# Task data
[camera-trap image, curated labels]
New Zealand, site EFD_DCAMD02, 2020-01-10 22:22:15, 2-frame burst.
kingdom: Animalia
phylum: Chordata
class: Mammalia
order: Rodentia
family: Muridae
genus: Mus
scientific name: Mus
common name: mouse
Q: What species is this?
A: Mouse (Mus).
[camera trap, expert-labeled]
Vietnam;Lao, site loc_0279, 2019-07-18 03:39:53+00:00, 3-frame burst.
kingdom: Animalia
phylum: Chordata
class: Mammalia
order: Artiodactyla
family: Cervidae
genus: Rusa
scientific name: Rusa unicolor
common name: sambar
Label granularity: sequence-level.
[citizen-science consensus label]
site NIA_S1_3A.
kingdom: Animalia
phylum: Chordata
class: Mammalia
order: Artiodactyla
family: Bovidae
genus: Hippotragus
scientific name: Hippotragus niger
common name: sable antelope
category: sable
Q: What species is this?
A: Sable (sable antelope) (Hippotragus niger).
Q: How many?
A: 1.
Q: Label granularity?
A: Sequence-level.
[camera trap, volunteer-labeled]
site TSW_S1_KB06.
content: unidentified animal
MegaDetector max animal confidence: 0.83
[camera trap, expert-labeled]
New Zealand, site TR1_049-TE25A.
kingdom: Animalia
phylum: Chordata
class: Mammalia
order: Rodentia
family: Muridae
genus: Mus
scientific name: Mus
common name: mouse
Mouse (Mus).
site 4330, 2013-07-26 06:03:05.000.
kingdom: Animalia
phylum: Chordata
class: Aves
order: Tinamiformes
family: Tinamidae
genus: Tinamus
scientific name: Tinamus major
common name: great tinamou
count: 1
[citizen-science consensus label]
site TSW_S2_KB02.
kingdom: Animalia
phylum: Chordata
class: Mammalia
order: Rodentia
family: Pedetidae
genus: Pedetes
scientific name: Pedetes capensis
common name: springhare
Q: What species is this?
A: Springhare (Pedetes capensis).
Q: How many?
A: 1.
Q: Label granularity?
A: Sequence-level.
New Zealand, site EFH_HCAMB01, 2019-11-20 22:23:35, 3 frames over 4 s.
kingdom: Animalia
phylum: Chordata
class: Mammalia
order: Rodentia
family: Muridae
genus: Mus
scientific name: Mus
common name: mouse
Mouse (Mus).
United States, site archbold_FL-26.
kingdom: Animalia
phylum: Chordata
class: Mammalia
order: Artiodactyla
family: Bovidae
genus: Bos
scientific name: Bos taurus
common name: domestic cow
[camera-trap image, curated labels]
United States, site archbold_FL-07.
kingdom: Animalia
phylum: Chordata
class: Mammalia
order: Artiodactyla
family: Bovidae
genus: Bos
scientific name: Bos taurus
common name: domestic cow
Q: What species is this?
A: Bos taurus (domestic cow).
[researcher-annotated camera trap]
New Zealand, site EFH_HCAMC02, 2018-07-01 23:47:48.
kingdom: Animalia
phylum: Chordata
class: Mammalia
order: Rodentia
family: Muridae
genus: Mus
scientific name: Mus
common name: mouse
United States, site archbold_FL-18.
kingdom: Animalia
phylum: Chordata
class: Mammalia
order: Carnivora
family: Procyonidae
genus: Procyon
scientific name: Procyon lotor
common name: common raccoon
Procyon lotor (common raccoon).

# Work order
Your reply should contain each entry, copied without alteration.

# Task result
[camera-trap image, curated labels]
New Zealand, site EFD_DCAMD02, 2020-01-10 22:22:15, 2-frame burst.
kingdom: Animalia
phylum: Chordata
class: Mammalia
order: Rodentia
family: Muridae
genus: Mus
scientific name: Mus
common name: mouse
Q: What species is this?
A: Mouse (Mus).
[camera trap, expert-labeled]
Vietnam;Lao, site loc_0279, 2019-07-18 03:39:53+00:00, 3-frame burst.
kingdom: Animalia
phylum: Chordata
class: Mammalia
order: Artiodactyla
family: Cervidae
genus: Rusa
scientific name: Rusa unicolor
common name: sambar
Label granularity: sequence-level.
[citizen-science consensus label]
site NIA_S1_3A.
kingdom: Animalia
phylum: Chordata
class: Mammalia
order: Artiodactyla
family: Bovidae
genus: Hippotragus
scientific name: Hippotragus niger
common name: sable antelope
category: sable
Q: What species is this?
A: Sable (sable antelope) (Hippotragus niger).
Q: How many?
A: 1.
Q: Label granularity?
A: Sequence-level.
[camera trap, volunteer-labeled]
site TSW_S1_KB06.
content: unidentified animal
MegaDetector max animal confidence: 0.83
[camera trap, expert-labeled]
New Zealand, site TR1_049-TE25A.
kingdom: Animalia
phylum: Chordata
class: Mammalia
order: Rodentia
family: Muridae
genus: Mus
scientific name: Mus
common name: mouse
Mouse (Mus).
site 4330, 2013-07-26 06:03:05.000.
kingdom: Animalia
phylum: Chordata
class: Aves
order: Tinamiformes
family: Tinamidae
genus: Tinamus
scientific name: Tinamus major
common name: great tinamou
count: 1
[citizen-science consensus label]
site TSW_S2_KB02.
kingdom: Animalia
phylum: Chordata
class: Mammalia
order: Rodentia
family: Pedetidae
genus: Pedetes
scientific name: Pedetes capensis
common name: springhare
Q: What species is this?
A: Springhare (Pedetes capensis).
Q: How many?
A: 1.
Q: Label granularity?
A: Sequence-level.
New Zealand, site EFH_HCAMB01, 2019-11-20 22:23:35, 3 frames over 4 s.
kingdom: Animalia
phylum: Chordata
class: Mammalia
order: Rodentia
family: Muridae
genus: Mus
scientific name: Mus
common name: mouse
Mouse (Mus).
United States, site archbold_FL-26.
kingdom: Animalia
phylum: Chordata
class: Mammalia
order: Artiodactyla
family: Bovidae
genus: Bos
scientific name: Bos taurus
common name: domestic cow
[camera-trap image, curated labels]
United States, site archbold_FL-07.
kingdom: Animalia
phylum: Chordata
class: Mammalia
order: Artiodactyla
family: Bovidae
genus: Bos
scientific name: Bos taurus
common name: domestic cow
Q: What species is this?
A: Bos taurus (domestic cow).
[researcher-annotated camera trap]
New Zealand, site EFH_HCAMC02, 2018-07-01 23:47:48.
kingdom: Animalia
phylum: Chordata
class: Mammalia
order: Rodentia
family: Muridae
genus: Mus
scientific name: Mus
common name: mouse
United States, site archbold_FL-18.
kingdom: Animalia
phylum: Chordata
class: Mammalia
order: Carnivora
family: Procyonidae
genus: Procyon
scientific name: Procyon lotor
common name: common raccoon
Procyon lotor (common raccoon).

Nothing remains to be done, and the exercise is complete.